▸ EXPLORAR EL MATERIAL:
A – Indique, por favor, si cada afirmación concuerda con la sección de texto, respondiendo sí o no y citando las palabras que lo deciden: (i) En sentido restringido, el gobierno suele entenderse como el Poder Ejecutivo. (ii) El Gobierno de Francia en el exilio tuvo su sede en Londres de 1940 a 1944. (iii) El Gobierno de la Segunda República Española en el exilio estuvo ubicado solo en México.
B – Según la sección de texto, ¿en qué lugar se estableció el Gobierno Provisional para una India Libre?
**** SECCIÓN DE TEXTO
El Tribunal Supremo de Justicia venezolano en el exilio


¿Qué debe entenderse por «gobierno»?

En la denominada definición axiomática de Estado, presente en todos los manuales de derecho constitucional, se expresa poco más o menos que el Estado es un ente social que se forma cuando sobre un determinado territorio se establece una comunidad humana que se autoidentifica, se autoorganiza jurídica y políticamente y se somete voluntariamente a un gobierno.

Allí se encuentran las bases del Estado, dentro de la perspectiva del constitucionalismo moderno, que incluyen la idea de Estado de Derecho, autodeterminación y soberanía popular y principio democrático.

Pero en lo que ahora deseamos poner el ojo, sin menoscabo del indefectible respeto y promoción de los derechos humanos, es en el alcance de la palabra gobierno, tal como concebida en tal definición.

En efecto, si en sentido restringido por gobierno suele entenderse el Poder Ejecutivo, o más precisamente su estrato superior, digamos Presidente de la República o Primer Ministro y sus colaboradores inmediatos ministros o secretarios, es lo cierto que en sentido amplio, que es el que nos interesa aquí, la palabra gobierno se empareja con las nociones de poder público (constituido) o de poder político, dentro del espíritu del principio de separación de poderes.

De esa manera, cuando hablamos dentro de los elementos existenciales del Estado, del territorio, del pueblo y del gobierno, estamos comprendiendo el sentido amplio de este último, que lo asimila al poder público constituido, es decir, que tenemos allí al Poder Ejecutivo (gobierno en sentido restringido y administración pública, desde el Presidente de la República o Primer Ministro, descendiendo en la línea jerárquica); al Poder Legislativo (Parlamento. Congreso o Asamblea Nacional); y al Poder Judicial (Corte o Tribunal Supremo de Justicia); para mantenernos sintéticamente dentro de la trilogía clásica del poder público.

¿Qué debe entenderse por «gobierno en el exilio»?

Este breve repaso ha sido menester para poder introducirnos con mejor pie en el fenómeno de los gobiernos en el exilio, ejemplos de los cuales plenan la historia del planeta, particularmente pero no unidamente tras o durante procesos bélicos, guerras internacionales, golpes de Estado y revoluciones de todo signo.

En este orden de ideas, si echamos la mirada sobre la historia mundial y refrescamos nuestros recuerdos, habremos de admitir que la expresión «gobierno tal en el exilio» nos resulta familiar y no nos sorprende en absoluto.

A nuestras mentes vendrán a título meramente ilustrativo, por ejemplo, los casos de los Gobiernos en el exilio de Checoeslovaquia, Polonia, Luxemburgo, Bélgica, etc., durante la Segunda Guerra Mundial por la ocupación Nazi, dentro de los cuales el más conocido es el de Francia, presidido por el General Charles de Gaulle con sede en Londres, de 1940 a 1944; el Gobierno Provisional para una India Libre establecido en Singapur en 1943; el Gobierno de Kuwait en el exilio, con sede en Arabia Saudita tras la invasión iraquí en 1990; el Gobierno de la Segunda República Española en el exilio, ubicado en México y luego en París, entre 1939 y 1977, contra la dictadura franquista; el Gobierno Tibetano en el exilio, conducido por el Dalai Lama en la India desde 1959, por la ocupación china; y tantos casos más, pasados y actuales.
********
**** DATOS DISPONIBLES
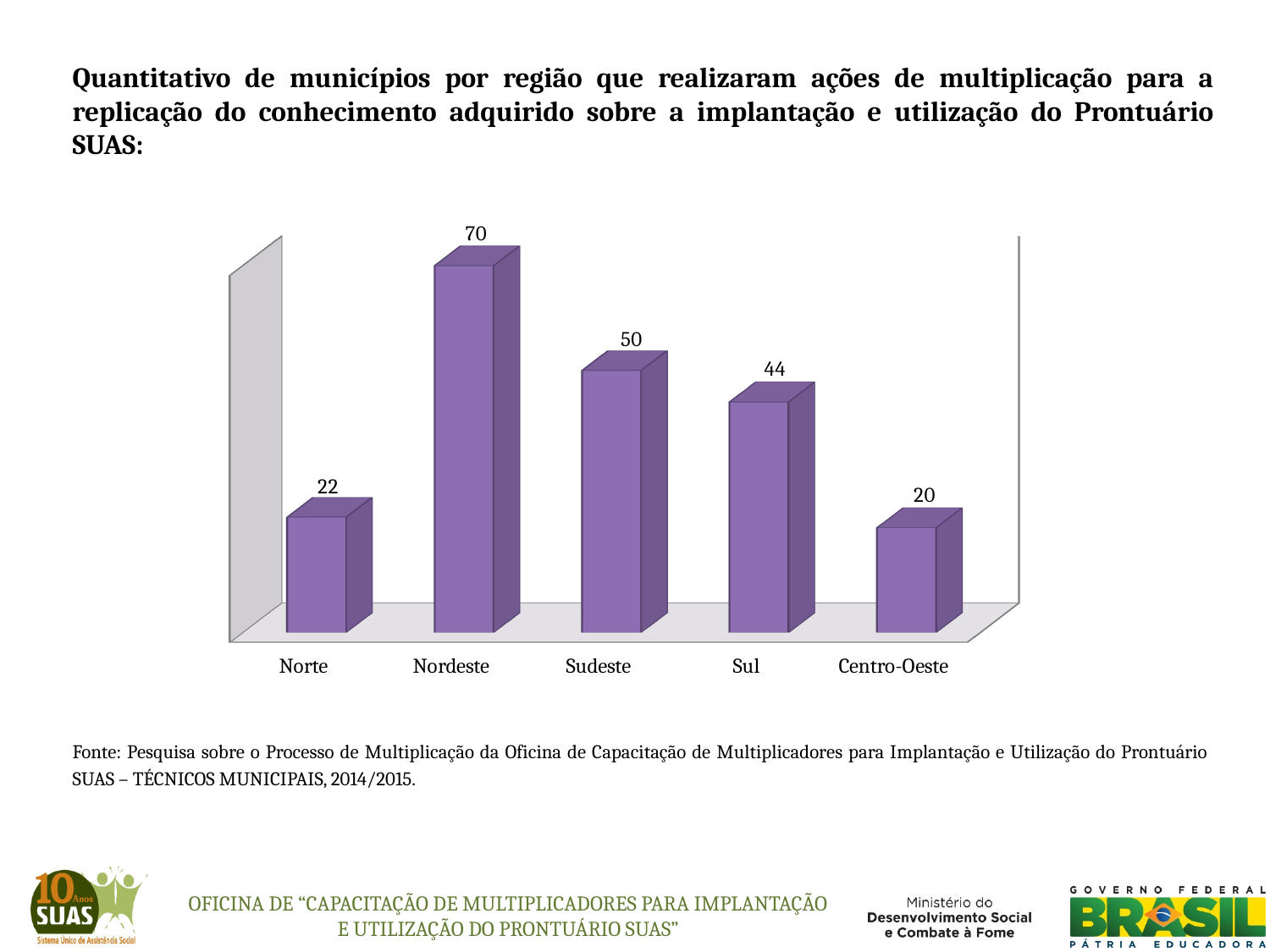
What is the difference between the values for Nordeste and Sudeste? 20 What is the value for Norte? 22 What is the value for Sul? 44 What is the value for Centro-Oeste? 20 Which is larger, the value for Sudeste or the value for Sul? Sudeste Which region has the lowest value? Centro-Oeste How many regions are shown on the chart? 5 What colour are the bars in the chart? Purple What is the value for Nordeste? 70 What is the difference between the values for Sul and Centro-Oeste? 24 What kind of chart is shown on the slide? Bar chart Which region has the highest value? Nordeste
********
▸ CONJUNTO DE RESPUESTAS:
A –
(i) Sí: «si en sentido restringido por gobierno suele entenderse el Poder Ejecutivo».
(ii) Sí: «presidido por el General Charles de Gaulle con sede en Londres, de 1940 a 1944».
(iii) No: «ubicado en México y luego en París, entre 1939 y 1977».

B – En Singapur, en 1943.